Problem details: Return the exact lines spanning from the line with "Given this setup, evaluate" through the last line of the entries, boundaries included, and no others.

── Given data

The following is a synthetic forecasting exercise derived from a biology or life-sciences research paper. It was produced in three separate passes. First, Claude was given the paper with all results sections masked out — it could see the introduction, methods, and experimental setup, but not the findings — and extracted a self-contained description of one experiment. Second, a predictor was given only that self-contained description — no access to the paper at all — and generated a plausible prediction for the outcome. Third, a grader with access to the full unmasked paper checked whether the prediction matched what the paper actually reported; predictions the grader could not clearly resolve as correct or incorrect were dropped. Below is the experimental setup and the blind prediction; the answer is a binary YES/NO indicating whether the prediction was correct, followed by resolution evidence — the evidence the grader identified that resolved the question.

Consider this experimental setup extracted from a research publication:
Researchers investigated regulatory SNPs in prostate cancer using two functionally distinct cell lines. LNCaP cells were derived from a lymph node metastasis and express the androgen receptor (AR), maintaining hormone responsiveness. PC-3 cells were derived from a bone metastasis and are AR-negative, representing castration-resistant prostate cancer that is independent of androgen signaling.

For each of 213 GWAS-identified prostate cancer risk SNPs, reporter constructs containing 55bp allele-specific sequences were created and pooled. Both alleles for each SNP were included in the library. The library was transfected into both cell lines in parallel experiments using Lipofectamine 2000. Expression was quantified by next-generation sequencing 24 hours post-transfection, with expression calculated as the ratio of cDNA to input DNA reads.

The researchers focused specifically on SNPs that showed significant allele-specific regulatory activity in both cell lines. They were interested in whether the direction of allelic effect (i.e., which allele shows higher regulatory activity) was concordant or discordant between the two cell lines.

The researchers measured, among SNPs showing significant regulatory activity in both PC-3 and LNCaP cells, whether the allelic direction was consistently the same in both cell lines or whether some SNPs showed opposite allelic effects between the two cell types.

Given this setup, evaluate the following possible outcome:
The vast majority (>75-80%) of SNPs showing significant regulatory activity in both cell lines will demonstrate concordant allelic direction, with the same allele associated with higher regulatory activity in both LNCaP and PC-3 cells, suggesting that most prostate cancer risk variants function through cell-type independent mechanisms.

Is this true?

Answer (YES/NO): NO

────

Answer space:
Given this setup, evaluate the following possible outcome:
The vast majority (>75-80%) of SNPs showing significant regulatory activity in both cell lines will demonstrate concordant allelic direction, with the same allele associated with higher regulatory activity in both LNCaP and PC-3 cells, suggesting that most prostate cancer risk variants function through cell-type independent mechanisms.

Is this true?

Answer (YES/NO): NO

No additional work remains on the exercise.